Harton Joanna, Mamtani Ronac, Mitra Nandita, Hubbard Rebecca A
Department of Biostatistics, Epidemiology, and Informatics, University of Pennsylvania, Philadelphia, PA, USA.
Department of Medicine, University of Pennsylvania, Philadelphia, PA, USA.
Health Serv Outcomes Res Methodol. 2021 Jun;21:169-187. doi: 10.1007/s10742-020-00219-3. Epub 2020 Sep 10.
As the use of electronic health records (EHR) to estimate treatment effects has become widespread, concern about bias introduced by error in EHR-derived covariates has also grown.
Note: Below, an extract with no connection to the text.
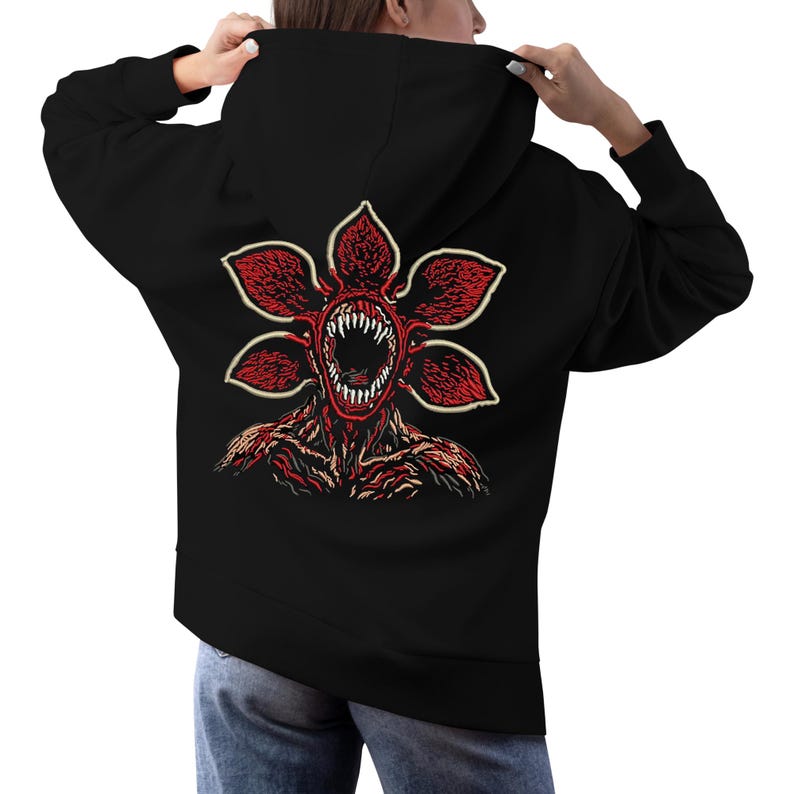 May include: Black hoodie featuring a Demogorgon graphic on the back. The Demogorgon design is red and cream, with a detailed illustration of the creature's face and body. The hoodie has a hood and long sleeves.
While methods exist to address measurement error in individual covariates, little prior research has investigated the implications of using propensity scores for confounder control when the propensity scores are constructed from a combination of accurate and error-prone covariates. We reviewed approaches to account for error in propensity scores and used simulation studies to compare their performance. These comparisons were conducted across a range of scenarios featuring variation in outcome type, validation sample size, main sample size, strength of confounding, and structure of the error in the mismeasured covariate. We then applied these approaches to a real-world EHR-based comparative effectiveness study of alternative treatments for metastatic bladder cancer. This head-to-head comparison of measurement error correction methods in the context of a propensity score-adjusted analysis demonstrated that multiple imputation for propensity scores performs best when the outcome is continuous and regression calibration-based methods perform best when the outcome is binary.
随着利用电子健康记录(EHR)来估计治疗效果的做法变得普遍,对EHR衍生协变量中的误差所引入的偏差的担忧也与日俱增。虽然存在处理单个协变量测量误差的方法,但此前很少有研究探讨当倾向得分由准确和易出错的协变量组合构建时,使用倾向得分进行混杂因素控制的影响。我们回顾了处理倾向得分误差的方法,并通过模拟研究比较它们的性能。这些比较是在一系列场景中进行的,这些场景的特征包括结局类型差异、验证样本量、主要样本量、混杂强度以及测量错误协变量中的误差结构。然后,我们将这些方法应用于一项基于EHR的转移性膀胱癌替代治疗的真实世界比较有效性研究。在倾向得分调整分析的背景下对测量误差校正方法进行的这种直接比较表明,当结局为连续型时,倾向得分多重插补表现最佳,而当结局为二分类时,基于回归校准的方法表现最佳。